Reporter : Maulana Kautsar
Senin, 6 November 2017 16:02
Kisah Pilu Pernikahan Dini dari Indramayu
Angka pernikahan dini di Indramayu termasuk yang tertinggi di Indonesia.

Dream - Angka perkawinan anak di Kabupaten Indramayu, Jawa Barat termasuk yang tertinggi. Survei United Nation Children's Fund (Unicef) dan Badan Pusat Statistik (BPS) yang dirilis pada 2016 menempatkan Jawa Barat pada posisi ke-9 di Indonesia.

Dalam survei tersebut 30,5 persen perempuan di umur 20 hingga 24 tahun, pernah menikah sebelum umur 18 tahun.

Dilansir dari laman Badan Kependudukan dan Keluarga Berencana Nasional (BKKBN), pada 2010 saja tercatat, tiap 100 orang perempuan berusia 15 hingga 19 orang di Jawa Barat telah menikah.

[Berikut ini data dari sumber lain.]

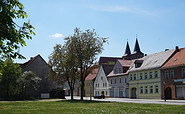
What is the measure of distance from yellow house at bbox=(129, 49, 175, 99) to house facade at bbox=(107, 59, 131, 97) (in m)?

Di Indramayu fenomena menikah muda mudah ditemui. BKKBN mencatat alasannya. Banyak dari orang tua yang ingin puterinya menikah di usia di bawah 18 tahun dengan alasan agar tidak menjadi jomblo. Sang anak menuruti perintah itu sebagai bentuk kepatuhan. Agar tidak durharka.

Pernikahan yang dijalani tanpa persiapan tersebut, rentan mengalami perceraian. Bahkan dalam hitungan minggu, remaja tersebut bisa menyandang status janda.

Salah seorang warga, Endang Wasrinah mengaku menikah pada usia 16 tahun dan sekarang sudah memiliki satu anak. Endang berasal dari keluarga nelayan kecil yang hidup pas-pasan.

Suatu ketika dia diminta oleh orang tuanya untuk menikah dengan seorang lelaki. Padahal dia mengaku masih ingin melanjutkan sekolah. Sementara calon suaminya adalah seorang duda beranak satu, Radar Cirebon melaporkan.

“ Saya tidak bisa menolak keinginan orang tua yang menyuruh saya menikah saat usia masih sangat muda,” ujar dia.

Pernikahan dini itu menyebabkan Endang tertekan. Bayangkan, dia kerap diperlakukan tidak baik oleh suami. Dalam satu hari dia hanya diberi uang Rp25 ribu oleh suami. “ Saat itu saya benar-benar minder dan malu kalau ketemu sama teman-teman,” ucap Endang.

Sekretaris Cabang Koalisi Perempuan Indonesia (KPI) Indramayu, Yuyun Khoerunnisa menjelaskan bahwa penyebab perkawinan anak ialah faktor ekonomi. “ Memang sebagian besar karena faktor ekonomi. Yang lebih miris, ada orang tua yang terpaksa mengawinkan anaknya yang masih kecil hanya karena untuk membayar utang,” ujar Yuyun.

Yuyun mengatakan KPI Indramayu sedang membentuk Pusat Informasi Pengaduan dan Advokasi Penghantian Perkawinan Anak (PIPA PPA). “ Yang pasti, KPI bersama para jejaring sepakat untuk menolak perkawinan anak. Kemi mendorong agar ada payung hukum seperti peraturan daerah (perda) untuk menghentikan perkawinan anak,” ucap dia.